--- REQUIREMENT A ---
Scale part of the records, from the line holding "In this scene, is" through the end of the records, inclusive. Give only those lines again in full, multiply each distance in the answers by 1.05, round to whole numbers with halves going up, and leave every other number as it is.
-------- TEXT BLOCK --------
I’m glad you bring this up. This is a huge architectural difference from the 
original OpenSOC topology and one that we have been warned to take back then.
To be perfectly honest, I don’t see the big perfomance improvement from 
parallel processing. If a specific enrichment is a little more i/o dependent 
than the other you can tweak parallelism to address this. Also there can be 
dependencies that make parallel enrichment virtually impossible or at least 
less efficient (i.e. first labeling, and “completing” a message and then 
dependent of label and completeness do different other enrichments).

So you have a +1 from me for serial rather than parallel enrichment.


BR,
   Christian

On 16.05.17, 16:58, "Casey Stella" <ceste...@gmail.com> wrote:

    Hi All,
    
    Last week, I encountered some weirdness in the Enrichment topology.  Doing
    some somewhat high-latency enrichment work, I noticed that at some point,
    data stopped flowing through the enrichment topology.  I tracked down the
    problem to the join bolt.  For those who aren't aware, we do a split/join
    pattern so that enrichments can be done in parallel.  It works as follows:
    
       - A split bolt sends the appropriate subset of the message to each
       enrichment bolt as well as the whole message to the join bolt
       - The join bolt will receive each of the pieces of the message and then,
       when fully joined, it will send the message on.
    
    
    What is happening under load or high velocity, however, is that the cache
    is evicting the partially joined message before it can be fully joined due
    to the volume of traffic.  This is obviously not ideal.  As such, it is
    clear that adjusting the size of the cache and the characteristics of
    eviction is likely a good idea and a necessary part to tuning enrichments.
--------
--- REQUIREMENT B ---
Finish out the email about the enrichment topology's join bolt cache, picking up right after its last sentence.
-------- SOURCE MATERIAL --------
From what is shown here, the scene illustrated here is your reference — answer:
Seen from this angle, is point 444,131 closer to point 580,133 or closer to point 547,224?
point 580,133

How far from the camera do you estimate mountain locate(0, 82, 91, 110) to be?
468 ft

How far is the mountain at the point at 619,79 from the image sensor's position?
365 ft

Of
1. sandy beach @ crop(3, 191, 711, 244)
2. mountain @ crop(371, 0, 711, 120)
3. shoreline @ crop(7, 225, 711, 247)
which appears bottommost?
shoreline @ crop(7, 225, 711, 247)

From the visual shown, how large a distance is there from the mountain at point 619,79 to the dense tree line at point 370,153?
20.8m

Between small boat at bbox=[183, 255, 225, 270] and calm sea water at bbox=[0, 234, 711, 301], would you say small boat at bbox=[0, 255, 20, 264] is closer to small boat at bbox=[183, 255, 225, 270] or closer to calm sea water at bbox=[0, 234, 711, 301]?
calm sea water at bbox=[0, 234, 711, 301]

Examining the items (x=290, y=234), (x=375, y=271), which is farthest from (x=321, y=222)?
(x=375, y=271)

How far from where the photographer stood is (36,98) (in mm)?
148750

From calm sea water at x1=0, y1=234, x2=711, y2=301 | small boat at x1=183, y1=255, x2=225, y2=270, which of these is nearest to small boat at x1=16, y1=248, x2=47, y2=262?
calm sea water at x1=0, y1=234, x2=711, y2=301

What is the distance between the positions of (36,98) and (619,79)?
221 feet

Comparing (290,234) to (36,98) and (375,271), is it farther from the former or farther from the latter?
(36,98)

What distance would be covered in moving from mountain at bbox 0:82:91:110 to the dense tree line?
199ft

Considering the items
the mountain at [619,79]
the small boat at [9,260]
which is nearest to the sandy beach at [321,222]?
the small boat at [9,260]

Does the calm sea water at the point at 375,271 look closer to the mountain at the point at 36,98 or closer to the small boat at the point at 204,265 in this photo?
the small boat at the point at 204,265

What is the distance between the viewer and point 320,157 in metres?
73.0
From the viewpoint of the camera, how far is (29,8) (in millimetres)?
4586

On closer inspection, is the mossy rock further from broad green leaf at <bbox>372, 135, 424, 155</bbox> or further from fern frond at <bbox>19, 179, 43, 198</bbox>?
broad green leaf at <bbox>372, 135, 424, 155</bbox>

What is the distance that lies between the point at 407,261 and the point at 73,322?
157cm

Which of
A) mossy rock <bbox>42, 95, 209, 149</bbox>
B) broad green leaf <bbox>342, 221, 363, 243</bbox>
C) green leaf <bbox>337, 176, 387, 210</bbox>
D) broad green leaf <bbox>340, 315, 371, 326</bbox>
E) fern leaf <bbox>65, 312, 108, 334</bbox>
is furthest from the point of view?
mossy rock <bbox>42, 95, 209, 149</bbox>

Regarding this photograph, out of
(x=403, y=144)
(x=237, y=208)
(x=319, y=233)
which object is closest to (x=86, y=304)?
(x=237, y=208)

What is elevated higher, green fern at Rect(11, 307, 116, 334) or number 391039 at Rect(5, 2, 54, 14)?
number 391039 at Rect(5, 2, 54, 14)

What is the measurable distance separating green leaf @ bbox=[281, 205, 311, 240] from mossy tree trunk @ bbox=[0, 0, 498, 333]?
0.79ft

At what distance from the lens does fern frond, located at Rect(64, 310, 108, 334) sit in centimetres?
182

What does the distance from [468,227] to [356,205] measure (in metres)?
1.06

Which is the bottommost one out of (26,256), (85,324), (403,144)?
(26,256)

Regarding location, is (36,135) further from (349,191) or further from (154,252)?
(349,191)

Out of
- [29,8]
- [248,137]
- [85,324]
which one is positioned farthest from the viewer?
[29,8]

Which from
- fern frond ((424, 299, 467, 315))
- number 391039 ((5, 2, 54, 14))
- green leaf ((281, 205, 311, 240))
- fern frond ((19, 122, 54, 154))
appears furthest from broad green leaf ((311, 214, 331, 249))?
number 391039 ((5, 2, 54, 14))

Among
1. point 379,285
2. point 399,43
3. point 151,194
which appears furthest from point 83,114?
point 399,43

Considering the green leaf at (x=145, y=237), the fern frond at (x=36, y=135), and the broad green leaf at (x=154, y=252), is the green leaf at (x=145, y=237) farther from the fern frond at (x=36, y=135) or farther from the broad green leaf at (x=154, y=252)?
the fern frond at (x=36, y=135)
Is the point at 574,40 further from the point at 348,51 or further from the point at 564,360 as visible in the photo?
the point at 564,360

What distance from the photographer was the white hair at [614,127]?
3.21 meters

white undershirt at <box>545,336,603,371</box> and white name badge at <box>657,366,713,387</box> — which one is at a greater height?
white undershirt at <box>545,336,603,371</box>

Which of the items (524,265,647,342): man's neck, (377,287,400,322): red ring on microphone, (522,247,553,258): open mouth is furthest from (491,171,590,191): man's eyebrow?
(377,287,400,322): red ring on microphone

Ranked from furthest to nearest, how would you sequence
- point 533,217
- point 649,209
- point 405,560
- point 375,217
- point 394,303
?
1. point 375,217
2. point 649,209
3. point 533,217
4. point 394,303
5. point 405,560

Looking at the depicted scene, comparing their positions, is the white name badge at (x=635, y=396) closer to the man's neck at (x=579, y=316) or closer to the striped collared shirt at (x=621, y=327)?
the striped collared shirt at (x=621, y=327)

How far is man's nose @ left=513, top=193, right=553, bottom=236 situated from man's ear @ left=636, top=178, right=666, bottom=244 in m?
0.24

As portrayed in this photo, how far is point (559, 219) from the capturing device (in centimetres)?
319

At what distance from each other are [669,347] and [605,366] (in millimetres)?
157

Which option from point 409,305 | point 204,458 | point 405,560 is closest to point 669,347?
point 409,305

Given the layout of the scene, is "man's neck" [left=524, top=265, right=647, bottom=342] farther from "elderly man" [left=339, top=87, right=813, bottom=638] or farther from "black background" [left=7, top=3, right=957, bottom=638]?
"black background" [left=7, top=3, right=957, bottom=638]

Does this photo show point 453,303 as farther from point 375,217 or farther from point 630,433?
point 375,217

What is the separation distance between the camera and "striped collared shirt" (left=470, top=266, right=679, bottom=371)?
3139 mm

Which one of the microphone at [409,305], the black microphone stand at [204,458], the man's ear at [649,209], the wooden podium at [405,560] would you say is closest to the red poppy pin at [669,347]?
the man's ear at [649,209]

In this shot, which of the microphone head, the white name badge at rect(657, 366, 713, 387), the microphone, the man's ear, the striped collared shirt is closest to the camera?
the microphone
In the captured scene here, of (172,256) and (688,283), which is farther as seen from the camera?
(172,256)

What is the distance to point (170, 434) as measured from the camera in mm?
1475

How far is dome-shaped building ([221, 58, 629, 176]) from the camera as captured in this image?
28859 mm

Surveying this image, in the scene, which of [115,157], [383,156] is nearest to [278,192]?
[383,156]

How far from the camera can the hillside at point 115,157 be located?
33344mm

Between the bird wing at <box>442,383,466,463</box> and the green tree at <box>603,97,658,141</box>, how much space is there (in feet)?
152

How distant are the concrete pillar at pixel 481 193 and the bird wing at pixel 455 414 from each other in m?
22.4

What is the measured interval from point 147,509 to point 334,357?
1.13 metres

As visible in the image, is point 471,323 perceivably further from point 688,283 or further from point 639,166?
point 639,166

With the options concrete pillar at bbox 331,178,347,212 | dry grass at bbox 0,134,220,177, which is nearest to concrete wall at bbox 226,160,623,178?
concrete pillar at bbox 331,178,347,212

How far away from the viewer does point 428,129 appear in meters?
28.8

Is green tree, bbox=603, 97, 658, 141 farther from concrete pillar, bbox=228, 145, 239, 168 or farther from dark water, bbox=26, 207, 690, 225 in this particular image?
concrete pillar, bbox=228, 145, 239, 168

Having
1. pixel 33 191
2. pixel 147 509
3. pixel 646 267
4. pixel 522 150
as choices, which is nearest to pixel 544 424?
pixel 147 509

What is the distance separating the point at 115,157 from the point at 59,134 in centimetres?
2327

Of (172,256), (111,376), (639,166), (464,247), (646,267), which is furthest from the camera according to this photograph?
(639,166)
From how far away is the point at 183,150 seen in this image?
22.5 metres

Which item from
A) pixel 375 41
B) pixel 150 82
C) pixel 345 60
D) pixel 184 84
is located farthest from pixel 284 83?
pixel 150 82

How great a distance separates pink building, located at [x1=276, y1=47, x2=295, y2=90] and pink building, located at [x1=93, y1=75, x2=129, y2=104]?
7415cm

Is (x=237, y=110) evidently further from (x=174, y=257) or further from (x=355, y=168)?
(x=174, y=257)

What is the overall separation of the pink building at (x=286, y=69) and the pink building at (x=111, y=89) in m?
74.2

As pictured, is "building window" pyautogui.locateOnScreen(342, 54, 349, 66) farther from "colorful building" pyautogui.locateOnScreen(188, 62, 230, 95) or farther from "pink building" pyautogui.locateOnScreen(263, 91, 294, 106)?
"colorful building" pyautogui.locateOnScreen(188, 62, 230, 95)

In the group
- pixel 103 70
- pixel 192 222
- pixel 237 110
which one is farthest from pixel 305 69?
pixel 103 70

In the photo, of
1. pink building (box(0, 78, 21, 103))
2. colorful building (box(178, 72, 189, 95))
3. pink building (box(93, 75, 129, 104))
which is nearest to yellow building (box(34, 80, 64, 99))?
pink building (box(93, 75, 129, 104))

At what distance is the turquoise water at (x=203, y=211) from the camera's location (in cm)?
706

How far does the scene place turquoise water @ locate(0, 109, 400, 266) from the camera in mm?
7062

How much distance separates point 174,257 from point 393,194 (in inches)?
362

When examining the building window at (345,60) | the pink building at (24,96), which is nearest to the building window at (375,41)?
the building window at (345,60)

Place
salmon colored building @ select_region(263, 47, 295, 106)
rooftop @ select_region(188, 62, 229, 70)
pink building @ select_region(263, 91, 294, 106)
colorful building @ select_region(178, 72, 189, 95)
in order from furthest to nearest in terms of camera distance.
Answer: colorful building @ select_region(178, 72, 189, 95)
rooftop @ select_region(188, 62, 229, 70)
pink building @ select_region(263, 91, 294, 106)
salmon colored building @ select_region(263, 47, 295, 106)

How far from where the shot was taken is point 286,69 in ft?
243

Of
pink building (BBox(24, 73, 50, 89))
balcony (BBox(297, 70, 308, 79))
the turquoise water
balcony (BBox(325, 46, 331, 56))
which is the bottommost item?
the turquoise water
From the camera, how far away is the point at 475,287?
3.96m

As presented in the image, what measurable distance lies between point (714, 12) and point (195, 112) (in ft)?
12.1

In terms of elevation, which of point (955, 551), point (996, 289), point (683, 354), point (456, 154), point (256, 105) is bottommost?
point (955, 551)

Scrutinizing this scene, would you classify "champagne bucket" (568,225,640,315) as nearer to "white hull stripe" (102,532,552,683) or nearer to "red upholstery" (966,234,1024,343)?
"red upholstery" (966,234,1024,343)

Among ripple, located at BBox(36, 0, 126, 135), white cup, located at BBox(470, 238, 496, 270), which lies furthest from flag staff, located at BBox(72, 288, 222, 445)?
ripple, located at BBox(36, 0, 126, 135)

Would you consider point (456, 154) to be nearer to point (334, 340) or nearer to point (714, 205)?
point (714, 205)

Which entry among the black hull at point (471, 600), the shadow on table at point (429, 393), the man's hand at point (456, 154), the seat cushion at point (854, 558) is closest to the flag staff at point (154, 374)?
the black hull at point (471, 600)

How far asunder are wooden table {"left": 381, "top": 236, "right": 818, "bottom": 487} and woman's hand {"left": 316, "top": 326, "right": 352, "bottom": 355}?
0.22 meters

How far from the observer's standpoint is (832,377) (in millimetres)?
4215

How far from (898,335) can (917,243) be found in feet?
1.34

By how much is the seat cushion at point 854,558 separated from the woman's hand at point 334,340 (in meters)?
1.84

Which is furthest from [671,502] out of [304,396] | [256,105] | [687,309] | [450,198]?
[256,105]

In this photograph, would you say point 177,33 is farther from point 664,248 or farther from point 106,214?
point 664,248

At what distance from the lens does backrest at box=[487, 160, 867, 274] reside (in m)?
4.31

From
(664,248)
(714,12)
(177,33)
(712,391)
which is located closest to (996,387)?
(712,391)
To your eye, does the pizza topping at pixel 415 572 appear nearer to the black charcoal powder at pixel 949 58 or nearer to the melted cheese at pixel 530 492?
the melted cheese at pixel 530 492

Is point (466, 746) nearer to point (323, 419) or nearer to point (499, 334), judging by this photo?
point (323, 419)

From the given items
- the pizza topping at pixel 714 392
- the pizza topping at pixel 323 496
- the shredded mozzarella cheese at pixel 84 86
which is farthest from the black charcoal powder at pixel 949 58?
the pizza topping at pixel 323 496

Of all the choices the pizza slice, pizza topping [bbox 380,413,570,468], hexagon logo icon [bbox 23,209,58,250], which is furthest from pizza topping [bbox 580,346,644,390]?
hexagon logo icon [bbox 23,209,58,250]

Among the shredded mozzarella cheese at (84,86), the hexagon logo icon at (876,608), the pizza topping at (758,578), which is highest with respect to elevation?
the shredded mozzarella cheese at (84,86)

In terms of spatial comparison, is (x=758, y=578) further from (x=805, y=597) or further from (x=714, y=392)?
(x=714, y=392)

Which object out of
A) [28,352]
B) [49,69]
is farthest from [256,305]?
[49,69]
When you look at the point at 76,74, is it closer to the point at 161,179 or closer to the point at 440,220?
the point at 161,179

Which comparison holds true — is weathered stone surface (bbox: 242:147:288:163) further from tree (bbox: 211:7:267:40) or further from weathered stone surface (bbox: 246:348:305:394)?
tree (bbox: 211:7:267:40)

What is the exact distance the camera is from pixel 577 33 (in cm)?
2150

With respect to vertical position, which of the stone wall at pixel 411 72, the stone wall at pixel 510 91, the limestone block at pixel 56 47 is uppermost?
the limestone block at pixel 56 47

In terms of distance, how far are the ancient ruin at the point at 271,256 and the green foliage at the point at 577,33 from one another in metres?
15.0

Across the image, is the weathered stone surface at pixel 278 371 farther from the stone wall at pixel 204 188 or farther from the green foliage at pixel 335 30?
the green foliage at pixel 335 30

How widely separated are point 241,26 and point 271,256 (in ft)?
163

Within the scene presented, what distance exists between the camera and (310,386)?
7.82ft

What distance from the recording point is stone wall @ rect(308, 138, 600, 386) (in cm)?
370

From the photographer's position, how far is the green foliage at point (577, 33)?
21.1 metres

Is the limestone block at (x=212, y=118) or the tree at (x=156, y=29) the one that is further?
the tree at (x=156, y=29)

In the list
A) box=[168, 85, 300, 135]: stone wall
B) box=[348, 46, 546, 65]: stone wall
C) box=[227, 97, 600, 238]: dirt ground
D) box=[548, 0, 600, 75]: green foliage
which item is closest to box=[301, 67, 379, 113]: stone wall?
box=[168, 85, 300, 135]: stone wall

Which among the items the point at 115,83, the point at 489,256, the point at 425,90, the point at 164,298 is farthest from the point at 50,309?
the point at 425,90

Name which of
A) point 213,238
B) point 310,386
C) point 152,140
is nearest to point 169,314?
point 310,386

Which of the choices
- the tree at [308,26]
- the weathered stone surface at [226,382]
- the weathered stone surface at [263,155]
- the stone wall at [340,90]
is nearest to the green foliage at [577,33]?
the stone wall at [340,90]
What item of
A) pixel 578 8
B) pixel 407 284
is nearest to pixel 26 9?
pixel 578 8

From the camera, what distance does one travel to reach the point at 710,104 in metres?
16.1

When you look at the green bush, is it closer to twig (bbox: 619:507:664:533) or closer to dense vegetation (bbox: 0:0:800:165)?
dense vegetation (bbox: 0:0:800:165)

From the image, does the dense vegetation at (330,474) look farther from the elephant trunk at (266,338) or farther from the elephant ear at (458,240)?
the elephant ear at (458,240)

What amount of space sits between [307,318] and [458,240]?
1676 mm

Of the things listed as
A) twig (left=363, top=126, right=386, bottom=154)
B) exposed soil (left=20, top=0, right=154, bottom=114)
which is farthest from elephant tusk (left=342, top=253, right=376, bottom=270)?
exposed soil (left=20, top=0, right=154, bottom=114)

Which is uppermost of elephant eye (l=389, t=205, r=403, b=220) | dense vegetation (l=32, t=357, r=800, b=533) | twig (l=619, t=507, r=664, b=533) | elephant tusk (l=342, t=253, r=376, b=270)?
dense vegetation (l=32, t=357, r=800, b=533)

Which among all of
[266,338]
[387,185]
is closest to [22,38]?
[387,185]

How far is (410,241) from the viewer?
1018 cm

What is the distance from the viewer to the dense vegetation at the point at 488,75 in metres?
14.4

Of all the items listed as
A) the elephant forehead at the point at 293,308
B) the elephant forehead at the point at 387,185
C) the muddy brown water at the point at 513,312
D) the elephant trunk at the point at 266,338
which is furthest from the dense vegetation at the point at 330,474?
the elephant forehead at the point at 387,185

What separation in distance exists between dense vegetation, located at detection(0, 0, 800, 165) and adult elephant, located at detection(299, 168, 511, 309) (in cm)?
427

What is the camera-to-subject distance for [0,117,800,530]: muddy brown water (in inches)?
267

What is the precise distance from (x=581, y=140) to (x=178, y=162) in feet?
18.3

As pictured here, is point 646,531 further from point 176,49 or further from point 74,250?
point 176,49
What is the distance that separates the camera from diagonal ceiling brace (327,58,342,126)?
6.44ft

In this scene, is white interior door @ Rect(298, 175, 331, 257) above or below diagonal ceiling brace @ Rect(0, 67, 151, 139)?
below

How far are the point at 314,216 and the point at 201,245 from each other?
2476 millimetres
--------
--- EXERCISE ANSWER A ---
In this scene, is white interior door @ Rect(298, 175, 331, 257) above or below diagonal ceiling brace @ Rect(0, 67, 151, 139)?
below

How far are the point at 314,216 and the point at 201,245 from each other?
2600 millimetres

--- EXERCISE ANSWER B ---
    The cache size is sensitive to:
    
       - The latency of the *slowest* enrichment
       - The number of tuples in flight at once
    
    As such, the knobs you have to tune are either the parallelism of the join
    bolt or the size of the cache.
    
    As it stands, I see a couple of things wrong here that we can correct with
    minimal issue:
    
       - We have no message of warning indicating that this is happening
       - Changing cache sizes means changing flux.  We should promote this to
       the properties file.
       - We should document the knobs mentioned above clearly in the enrichment
       topology README
    
    Those small changes, I think, are table stakes, but what I wanted to
    discuss more in depth is the lingering questions:
    
       - Is this an architectural pattern that we can use as-is?
          - Should we consider a persistent cache a la HBase or Apache Ignite
          as a pluggable component to Metron?
          - Should we consider taking the performance hit and doing the
          enrichments serially?
       - When an eviction happens, what should we do?
          - Fail the tuple, thereby making congestion worse
          - Pass through the partially enriched results, thereby making
          enrichments "best effort"
    
    Anyway, I wanted to talk this through and inform of some of the things I'm
    seeing.
    
    Sorry for the novel. ;)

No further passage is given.